• _Direction_
Render each line of the records below as a string in a JSON list, one string per line, and leave out blank lines and the pictures.
[Begin]
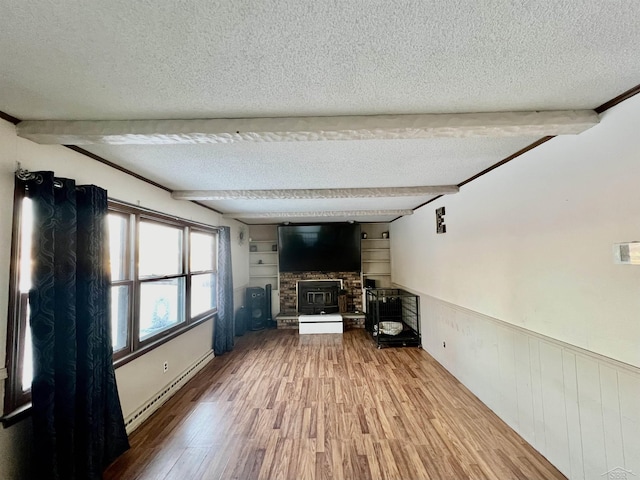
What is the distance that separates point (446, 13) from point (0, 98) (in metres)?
2.15

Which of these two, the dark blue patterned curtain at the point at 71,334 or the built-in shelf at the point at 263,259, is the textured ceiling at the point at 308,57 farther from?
the built-in shelf at the point at 263,259

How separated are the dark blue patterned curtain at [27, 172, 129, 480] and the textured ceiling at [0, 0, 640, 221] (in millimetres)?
601

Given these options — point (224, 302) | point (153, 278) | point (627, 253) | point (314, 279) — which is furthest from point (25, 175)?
point (314, 279)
[End]
• _Reply_
[
  "What is the distance that separates point (446, 13) from point (0, 98) (in metres)?",
  "2.15",
  "Which of these two, the dark blue patterned curtain at the point at 71,334 or the built-in shelf at the point at 263,259, is the textured ceiling at the point at 308,57 farther from?",
  "the built-in shelf at the point at 263,259",
  "How separated are the dark blue patterned curtain at [27, 172, 129, 480] and the textured ceiling at [0, 0, 640, 221] (in millimetres)?",
  "601",
  "Given these options — point (224, 302) | point (153, 278) | point (627, 253) | point (314, 279) — which is furthest from point (25, 175)?",
  "point (314, 279)"
]